Wednesday, September 19, 2018

Indeed it is a strange world.  I found this poem posted in a common area at Fiwagoh.  I have read it several times since my arrival home, and find it to be more than a little convicting, very spot on, and humorous all at the same time.

A Strange World

A lot of people are like wheelbarrows- No good unless pushed. 
Some are like trailers - They have to be pulled
Some are like canoes - They have to be paddled
Some are like kites- If you don't keep a string on them, they will fly away
Some are like footballs - You cannot tell which way they will bounce next
Others are like balloons - Full of air and ready to blow up
And yet, others are like neon lights - They keep going on and off
But very few like a good watch - Open faced- pure gold - quietly busy

I am sure I am not alone when I say my life is filled with people that could easily fit into one or more of these categories.  The wheelbarrow, the trailer, the canoe, the kite, the football, the balloons, the neon light and it is the very few (and often they go by somewhat un-noticed) that stand out like a good watch.

- Problems -
[1] From the post about the poem "A Strange World," extract the stretch from "Indeed it is" through "good unless pushed.", copying it word for word.
[2] Continue the post about the poem "A Strange World," starting after its final sentence.

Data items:

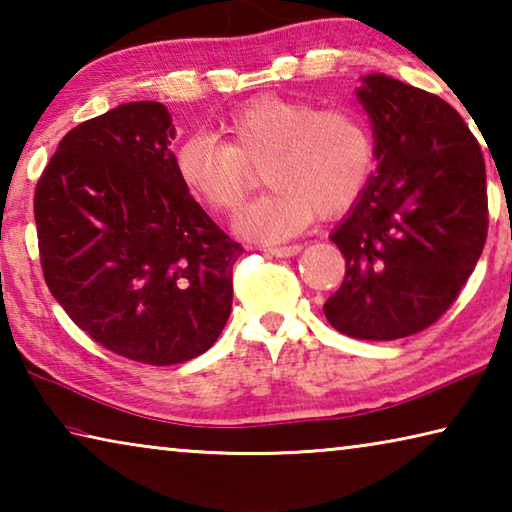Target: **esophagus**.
<instances>
[{
    "instance_id": "obj_1",
    "label": "esophagus",
    "mask_w": 512,
    "mask_h": 512,
    "mask_svg": "<svg viewBox=\"0 0 512 512\" xmlns=\"http://www.w3.org/2000/svg\"><path fill=\"white\" fill-rule=\"evenodd\" d=\"M300 250H302V246H298V244L275 246V248H268V255H273V257H293V255H298Z\"/></svg>"
}]
</instances>
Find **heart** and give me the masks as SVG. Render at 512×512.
Segmentation results:
<instances>
[{"label": "heart", "instance_id": "obj_1", "mask_svg": "<svg viewBox=\"0 0 512 512\" xmlns=\"http://www.w3.org/2000/svg\"><path fill=\"white\" fill-rule=\"evenodd\" d=\"M221 131L189 135L173 167L187 194L219 214L239 210L264 167L271 192L237 219L241 235L284 241L316 219H336L357 205L375 173V137L363 117L345 108H318L305 99L264 94L232 110Z\"/></svg>", "mask_w": 512, "mask_h": 512}]
</instances>
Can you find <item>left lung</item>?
Returning <instances> with one entry per match:
<instances>
[{"mask_svg":"<svg viewBox=\"0 0 512 512\" xmlns=\"http://www.w3.org/2000/svg\"><path fill=\"white\" fill-rule=\"evenodd\" d=\"M357 97L375 133L377 173L336 225L345 280L329 325L363 341L418 334L454 305L488 237L481 146L436 94L370 74Z\"/></svg>","mask_w":512,"mask_h":512,"instance_id":"8db88e82","label":"left lung"}]
</instances>
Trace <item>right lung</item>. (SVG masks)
<instances>
[{
	"label": "right lung",
	"mask_w": 512,
	"mask_h": 512,
	"mask_svg": "<svg viewBox=\"0 0 512 512\" xmlns=\"http://www.w3.org/2000/svg\"><path fill=\"white\" fill-rule=\"evenodd\" d=\"M171 117L121 103L58 144L33 196L49 291L119 357L171 366L210 350L244 253L176 176Z\"/></svg>",
	"instance_id": "right-lung-1"
}]
</instances>
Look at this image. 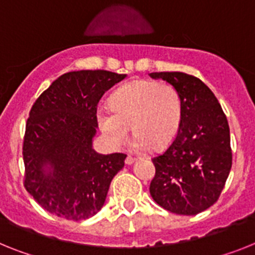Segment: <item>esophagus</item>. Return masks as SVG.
Returning <instances> with one entry per match:
<instances>
[{"instance_id": "esophagus-1", "label": "esophagus", "mask_w": 255, "mask_h": 255, "mask_svg": "<svg viewBox=\"0 0 255 255\" xmlns=\"http://www.w3.org/2000/svg\"><path fill=\"white\" fill-rule=\"evenodd\" d=\"M136 158H133V157H131V155H128L127 158H126V164H128V166H129V164H132V163H134V162H136Z\"/></svg>"}]
</instances>
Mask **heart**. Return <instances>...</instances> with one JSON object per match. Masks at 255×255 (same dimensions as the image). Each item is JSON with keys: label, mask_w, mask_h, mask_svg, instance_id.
<instances>
[{"label": "heart", "mask_w": 255, "mask_h": 255, "mask_svg": "<svg viewBox=\"0 0 255 255\" xmlns=\"http://www.w3.org/2000/svg\"><path fill=\"white\" fill-rule=\"evenodd\" d=\"M102 133L113 146L127 140L129 126L136 134L132 147L146 151L163 149L175 140L183 121V102L170 84L154 80H134L122 85L111 96V106L101 105L96 111Z\"/></svg>", "instance_id": "obj_1"}]
</instances>
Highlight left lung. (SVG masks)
Listing matches in <instances>:
<instances>
[{"label":"left lung","instance_id":"obj_1","mask_svg":"<svg viewBox=\"0 0 255 255\" xmlns=\"http://www.w3.org/2000/svg\"><path fill=\"white\" fill-rule=\"evenodd\" d=\"M176 89L183 121L167 150L153 158L150 194L179 215H196L219 198L232 167L230 126L210 88L184 72H153Z\"/></svg>","mask_w":255,"mask_h":255}]
</instances>
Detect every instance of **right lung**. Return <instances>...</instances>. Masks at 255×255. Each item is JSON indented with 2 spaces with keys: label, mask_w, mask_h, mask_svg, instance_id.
I'll return each instance as SVG.
<instances>
[{
  "label": "right lung",
  "mask_w": 255,
  "mask_h": 255,
  "mask_svg": "<svg viewBox=\"0 0 255 255\" xmlns=\"http://www.w3.org/2000/svg\"><path fill=\"white\" fill-rule=\"evenodd\" d=\"M126 78L105 70L67 72L32 106L23 142L24 187L49 213L78 222L104 206L127 155L93 149L96 111L105 92Z\"/></svg>",
  "instance_id": "obj_1"
}]
</instances>
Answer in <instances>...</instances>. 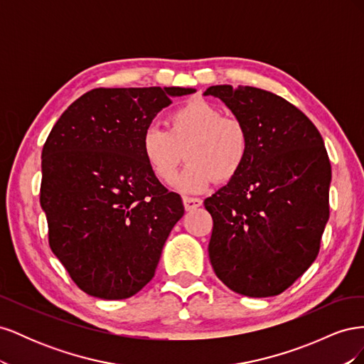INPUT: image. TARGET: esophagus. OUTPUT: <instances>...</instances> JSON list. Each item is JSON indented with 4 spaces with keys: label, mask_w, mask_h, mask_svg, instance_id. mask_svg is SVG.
<instances>
[{
    "label": "esophagus",
    "mask_w": 364,
    "mask_h": 364,
    "mask_svg": "<svg viewBox=\"0 0 364 364\" xmlns=\"http://www.w3.org/2000/svg\"><path fill=\"white\" fill-rule=\"evenodd\" d=\"M202 199H199V197H188L185 196L183 197V205H185V209L186 211H193V209L202 206Z\"/></svg>",
    "instance_id": "34e87169"
}]
</instances>
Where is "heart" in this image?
Masks as SVG:
<instances>
[{
  "mask_svg": "<svg viewBox=\"0 0 364 364\" xmlns=\"http://www.w3.org/2000/svg\"><path fill=\"white\" fill-rule=\"evenodd\" d=\"M141 151L164 183L173 182L185 155L188 165L176 185L183 193H199L213 181L225 183L235 178L247 161L250 135L243 121L197 98L174 109L167 118V130L147 127Z\"/></svg>",
  "mask_w": 364,
  "mask_h": 364,
  "instance_id": "1",
  "label": "heart"
}]
</instances>
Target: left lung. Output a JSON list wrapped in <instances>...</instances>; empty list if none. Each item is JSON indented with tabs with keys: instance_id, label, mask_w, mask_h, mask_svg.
Instances as JSON below:
<instances>
[{
	"instance_id": "obj_1",
	"label": "left lung",
	"mask_w": 364,
	"mask_h": 364,
	"mask_svg": "<svg viewBox=\"0 0 364 364\" xmlns=\"http://www.w3.org/2000/svg\"><path fill=\"white\" fill-rule=\"evenodd\" d=\"M250 135L245 167L205 200L217 278L250 297L277 296L316 259L329 217L331 164L316 126L285 98L253 86H209Z\"/></svg>"
}]
</instances>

- Response list -
[1]
Indeed it is a strange world.  I found this poem posted in a common area at Fiwagoh.  I have read it several times since my arrival home, and find it to be more than a little convicting, very spot on, and humorous all at the same time.

A Strange World

A lot of people are like wheelbarrows- No good unless pushed.

[2]
So many in my world are are no good unless they are pushed. (like the wheelbarrow)  I spend more of my day than I would like to admit, pushing my people (mostly the dwarfs) to achieve, manage their responsibilities, and get some sort of passion for life!

Sadly, no matter how hard we push and pull them, there is no moving a strong willed, arrogant and prideful person beyond themselves, and if we need to get something done, and they are not willing to be pushed, they tend to get drug along behind. (like the trailer)

Oh, how I wish some of mine were still little enough,  still small enough that even the "threat of a paddling", was enough to propel them towards good and right behaviors.  At least in those years, their eagerness to please, often over wrought their selfish impulses, when there was even a threat to their backsides in play.

Many of us can relate on occasion to the fact that if we were not "tied down", tethered to the ground we would be like the kite, off in the breeze we would sail, chasing day dreams and shiny things.  Sometimes I believe this is an escape mechanism for the wheelbarrow and for the trailer, but others exhibit this trait simply because this is who God created them to be; creative and flexible. (hang on kite)

We all know those that are prone to random behaviors. When the only thing that is certain in life is that they are going to bounce when their disposition becomes triggered.  The struggle here is that their being triggered is the only know entity.  When and where the trigger happens and where that individual ends up after they are triggered no one knows.  (can something that shape even be in the "ball" family)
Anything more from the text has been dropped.